A Grande Rio terminou em 8º lugar na apuração, distância suficiente para não voltar ao Desfile das Campeãs. A posição belisca a expectativa gerada após o retorno da escola ao grupo das melhores, em contraste com o desempenho de edições anteriores.
Um detalhe curioso envolve o elenco de rainhas que já ocuparam o posto. Juliana Paes desfilou pela Viradouro pela primeira vez em 2004; Sabrina Sato desfilou pela Beija-Flor, e Paolla Oliveira liderou a Grande Rio em 2009. Erika Januza desfilou pela Viradouro em 2022, encerrando o ano em 3º lugar. Viviane Araújo estreou no Salgueiro em 2008. Pelas estatísticas de estreias, Virgínia não foi a única a enfrentar resultados abaixo do título.

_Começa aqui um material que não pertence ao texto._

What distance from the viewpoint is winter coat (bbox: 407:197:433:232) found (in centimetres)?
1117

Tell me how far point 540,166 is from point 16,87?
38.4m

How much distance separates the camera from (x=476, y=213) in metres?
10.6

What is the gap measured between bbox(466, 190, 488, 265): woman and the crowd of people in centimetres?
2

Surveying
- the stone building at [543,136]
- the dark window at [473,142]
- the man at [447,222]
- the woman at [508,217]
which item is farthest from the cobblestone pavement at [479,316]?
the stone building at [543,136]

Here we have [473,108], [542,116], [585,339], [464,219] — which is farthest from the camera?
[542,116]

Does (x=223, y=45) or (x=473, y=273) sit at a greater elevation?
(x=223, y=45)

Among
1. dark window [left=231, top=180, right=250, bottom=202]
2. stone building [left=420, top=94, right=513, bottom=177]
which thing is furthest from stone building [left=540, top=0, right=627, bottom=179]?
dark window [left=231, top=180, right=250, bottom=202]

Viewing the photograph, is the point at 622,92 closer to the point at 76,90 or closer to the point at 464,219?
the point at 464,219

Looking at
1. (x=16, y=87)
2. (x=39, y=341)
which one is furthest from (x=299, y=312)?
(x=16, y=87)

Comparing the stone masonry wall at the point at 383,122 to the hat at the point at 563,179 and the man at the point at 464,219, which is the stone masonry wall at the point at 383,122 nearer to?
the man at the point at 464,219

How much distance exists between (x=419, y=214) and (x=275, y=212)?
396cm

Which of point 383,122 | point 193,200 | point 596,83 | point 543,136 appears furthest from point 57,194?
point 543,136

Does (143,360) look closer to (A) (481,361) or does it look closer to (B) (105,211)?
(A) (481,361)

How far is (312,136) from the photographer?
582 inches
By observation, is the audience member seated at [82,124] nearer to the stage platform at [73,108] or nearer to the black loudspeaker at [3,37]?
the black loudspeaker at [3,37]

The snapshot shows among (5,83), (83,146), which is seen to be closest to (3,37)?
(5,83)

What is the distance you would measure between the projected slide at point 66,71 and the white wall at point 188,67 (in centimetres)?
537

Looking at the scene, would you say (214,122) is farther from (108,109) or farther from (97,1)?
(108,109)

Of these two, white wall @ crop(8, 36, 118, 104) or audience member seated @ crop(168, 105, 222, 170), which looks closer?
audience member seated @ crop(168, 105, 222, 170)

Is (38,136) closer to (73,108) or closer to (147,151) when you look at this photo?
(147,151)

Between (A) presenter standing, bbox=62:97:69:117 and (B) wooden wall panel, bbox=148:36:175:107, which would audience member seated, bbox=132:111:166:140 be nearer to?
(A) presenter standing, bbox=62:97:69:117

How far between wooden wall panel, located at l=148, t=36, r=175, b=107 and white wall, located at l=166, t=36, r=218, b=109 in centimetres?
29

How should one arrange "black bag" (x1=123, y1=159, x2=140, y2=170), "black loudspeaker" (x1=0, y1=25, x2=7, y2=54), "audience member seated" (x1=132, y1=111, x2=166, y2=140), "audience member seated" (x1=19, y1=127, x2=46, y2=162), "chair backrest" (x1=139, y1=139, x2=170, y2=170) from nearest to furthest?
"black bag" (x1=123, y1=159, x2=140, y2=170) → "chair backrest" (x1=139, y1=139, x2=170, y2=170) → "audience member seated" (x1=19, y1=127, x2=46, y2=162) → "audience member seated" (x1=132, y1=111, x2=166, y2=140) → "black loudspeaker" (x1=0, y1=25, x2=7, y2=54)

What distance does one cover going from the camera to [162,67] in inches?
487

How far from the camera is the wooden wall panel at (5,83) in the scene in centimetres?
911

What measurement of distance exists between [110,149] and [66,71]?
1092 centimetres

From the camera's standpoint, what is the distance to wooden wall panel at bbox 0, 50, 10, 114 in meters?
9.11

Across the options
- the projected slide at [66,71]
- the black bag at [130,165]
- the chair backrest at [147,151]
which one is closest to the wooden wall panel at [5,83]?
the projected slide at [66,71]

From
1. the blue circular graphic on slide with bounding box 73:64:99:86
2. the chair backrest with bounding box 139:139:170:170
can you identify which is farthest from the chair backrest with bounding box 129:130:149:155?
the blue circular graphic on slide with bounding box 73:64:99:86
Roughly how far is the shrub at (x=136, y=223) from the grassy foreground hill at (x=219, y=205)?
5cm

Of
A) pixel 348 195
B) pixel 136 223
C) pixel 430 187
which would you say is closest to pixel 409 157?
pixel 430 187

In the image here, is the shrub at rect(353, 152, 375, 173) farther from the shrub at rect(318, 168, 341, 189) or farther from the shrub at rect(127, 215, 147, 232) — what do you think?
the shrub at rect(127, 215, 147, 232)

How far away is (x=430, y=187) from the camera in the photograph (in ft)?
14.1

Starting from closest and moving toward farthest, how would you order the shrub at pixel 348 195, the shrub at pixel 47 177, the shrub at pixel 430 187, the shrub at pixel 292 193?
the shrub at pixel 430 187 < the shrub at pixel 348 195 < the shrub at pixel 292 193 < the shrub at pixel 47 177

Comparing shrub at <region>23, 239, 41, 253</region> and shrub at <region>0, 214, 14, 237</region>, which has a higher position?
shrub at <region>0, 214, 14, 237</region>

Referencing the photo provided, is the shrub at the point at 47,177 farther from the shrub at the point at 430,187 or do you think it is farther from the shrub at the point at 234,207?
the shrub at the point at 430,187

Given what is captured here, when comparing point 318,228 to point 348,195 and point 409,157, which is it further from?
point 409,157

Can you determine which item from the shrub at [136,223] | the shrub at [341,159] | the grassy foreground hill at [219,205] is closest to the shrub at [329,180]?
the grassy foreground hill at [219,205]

Desempenho e desdobramentos
A colocação da Grande Rio em 8º sinaliza uma queda em relação ao vice-campeonato de 2025 e reflete a pior posição da escola desde 2019, quando ficou em 9º. A organização avaliou que novos ajustes seriam necessários para o Carnaval de 2027, mantendo a aspirante a rainha no roda de debate sobre avanços e condições para futuras participações.
Histórico de estreias
Entre as rainhas que já passaram pela Grande Rio, outras estrearam com resultados semelhantes ao de Virgínia. A história mostra que debutantes em postos de destaque costumam enfrentar desafios de conformidade de figurino, coreografia e aceitação do público. No panorama geral, nenhuma das veteranas citadas conseguiu, em seu primeiro ano, assegurar o título para a escola.